Epiphytic herbs with many-noded, stem-like rhizomes resembling those of a monopodial orchid. Roots basal. Perennating organ cylindrical or pseudobulbous, fusiform, homoblastic, many-leaved. Leaves linear-lanceolate, acute to acuminate, obscurely pleated, articulated to a sheathing base. Inflorescence lateral, arising opposite leaves in upper part of stem, racemose, simple; bracts persistent. Flowers with pale yellow sepals and petals and a white labellum veined with pink or rose-purple. Dorsal sepal free, lanceolate, acute, suberect with an upcurved tip; lateral sepals oblique at base, otherwise similar to dorsal sepal. Petals free, elliptic-lanceolate, acute, porrect or spreading, shorter and broader than sepals. Labellum free to base of column, trilobed, spurred at base, callose, lateral lobes free to base of column, midlobe fl at; callus two- or three-ridged; spur conical. Column with a foot; anther cap conical, pollinia two, subglobose; stipe solitary, triangular to oblong; viscidium semi-lunate. Ovary cylindrical, grooved. (PC).
Paralophia comprises only two species, both endemic to Madagascar. (PC).
Ecology of Paralophia was discussed by Hermans and Cribb (2005). Paralophia epiphytica is an epiphyte on Elaeis guineensis Jacq., Raphia farinifera (Gaertn.) Hyl., and probably also Dypsis Noronha ex Mart. palms, climbing among leaf bases on trunks with basal roots deeply embedded in the soft sheath tissue. Paralophia palmicola grows on trunks of the palm Ravenea xerophila Jum. and on Didieriaceae from sea level to 200 m.
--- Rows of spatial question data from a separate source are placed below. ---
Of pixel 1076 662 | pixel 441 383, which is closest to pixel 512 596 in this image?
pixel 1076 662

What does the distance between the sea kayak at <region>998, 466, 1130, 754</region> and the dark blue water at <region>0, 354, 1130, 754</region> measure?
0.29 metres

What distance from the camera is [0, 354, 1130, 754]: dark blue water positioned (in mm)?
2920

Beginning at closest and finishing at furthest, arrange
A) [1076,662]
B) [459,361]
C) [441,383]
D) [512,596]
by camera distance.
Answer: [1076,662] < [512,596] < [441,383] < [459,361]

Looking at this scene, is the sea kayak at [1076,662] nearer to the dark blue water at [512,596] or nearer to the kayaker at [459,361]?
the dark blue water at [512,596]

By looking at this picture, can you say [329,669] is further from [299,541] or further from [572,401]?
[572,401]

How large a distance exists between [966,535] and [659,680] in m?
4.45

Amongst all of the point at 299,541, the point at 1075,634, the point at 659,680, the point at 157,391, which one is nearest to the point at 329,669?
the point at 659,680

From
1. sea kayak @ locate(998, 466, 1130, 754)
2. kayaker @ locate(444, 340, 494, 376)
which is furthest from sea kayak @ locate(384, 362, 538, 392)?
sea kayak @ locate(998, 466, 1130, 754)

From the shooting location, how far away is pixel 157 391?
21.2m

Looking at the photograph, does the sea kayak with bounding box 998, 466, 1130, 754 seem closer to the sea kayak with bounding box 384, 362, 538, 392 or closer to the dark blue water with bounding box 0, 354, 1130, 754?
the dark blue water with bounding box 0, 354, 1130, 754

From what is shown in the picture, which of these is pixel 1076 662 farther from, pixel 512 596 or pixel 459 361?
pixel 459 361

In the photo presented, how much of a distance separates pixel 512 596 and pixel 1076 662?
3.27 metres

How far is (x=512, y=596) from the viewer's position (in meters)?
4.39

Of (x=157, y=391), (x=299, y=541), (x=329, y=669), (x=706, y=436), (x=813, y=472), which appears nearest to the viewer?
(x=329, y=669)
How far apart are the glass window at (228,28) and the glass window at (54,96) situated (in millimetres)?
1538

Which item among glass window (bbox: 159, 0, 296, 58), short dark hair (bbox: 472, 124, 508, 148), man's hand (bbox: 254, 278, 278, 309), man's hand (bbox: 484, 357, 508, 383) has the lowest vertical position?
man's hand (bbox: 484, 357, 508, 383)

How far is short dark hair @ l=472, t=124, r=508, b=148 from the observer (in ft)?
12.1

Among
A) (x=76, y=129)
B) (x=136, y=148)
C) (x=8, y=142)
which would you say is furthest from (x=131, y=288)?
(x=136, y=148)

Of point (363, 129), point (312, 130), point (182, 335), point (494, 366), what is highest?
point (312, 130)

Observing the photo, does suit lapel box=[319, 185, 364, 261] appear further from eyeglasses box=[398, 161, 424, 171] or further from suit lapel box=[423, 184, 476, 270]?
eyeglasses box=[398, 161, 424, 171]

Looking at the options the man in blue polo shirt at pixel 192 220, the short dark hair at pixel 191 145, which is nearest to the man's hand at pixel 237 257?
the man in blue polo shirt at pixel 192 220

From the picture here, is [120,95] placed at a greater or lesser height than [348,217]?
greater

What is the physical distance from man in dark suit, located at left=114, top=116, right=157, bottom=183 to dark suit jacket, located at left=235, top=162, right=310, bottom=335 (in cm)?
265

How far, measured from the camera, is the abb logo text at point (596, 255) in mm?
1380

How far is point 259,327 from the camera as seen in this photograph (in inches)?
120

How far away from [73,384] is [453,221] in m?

It is difficult to determine the most likely native host tree of P. epiphytica because both palms on which it has been found are almost certainly introduced. Raphia farinifera is almost certainly an introduction from tropical Africa because it is always found growing near villages or in plantations in Madagascar (Dransfield and Beentje 1995). Oil palm is also an introduction in this area but may be native elsewhere in Madagascar (Dransfield, personal communication). The orchid grows on the bases of the palm trunks, running through their leaf bases with the leaves and stems of the orchid hanging in a curtain all around the palm trunk. Its natural host cannot be Ravenea xerophila, the palm that supports E. palmicola (H.Perrier) P.J.Cribb, because it is rare (reduced to about 65 mature trees) and grows only in the dry, spiny, Didieriaceae/ Euphorbia forests on laterite and gneiss between 200 and 700 m elevation (Dransfield and Beentje 1995). That is a drier habitat and distant from the type locality of E. epiphytica. John Dransfield (personal communication) suggested that Beccariophoenix madagascariensis Jum. & H.Perrier and Dypsis fibrosa (C.H.Wright) Beentje & J.Dransf., both found in suitable habitats nearby, might be searched for the orchid. The crown of the former may be a suitable habitat for the orchid, but we have examined all trees in the southern population, which is north of the type locality of P. epiphytica, and the orchid was not found there. Dypsis fibrosa is a host of other epiphytic orchids and a widespread species. In the region it can be found in littoral and lowland peat-swamp forests on white sand. It seems the likeliest native host for the orchid. (PC).
There are no known uses of either species of Paralophia, and neither is in general cultivation. (AP).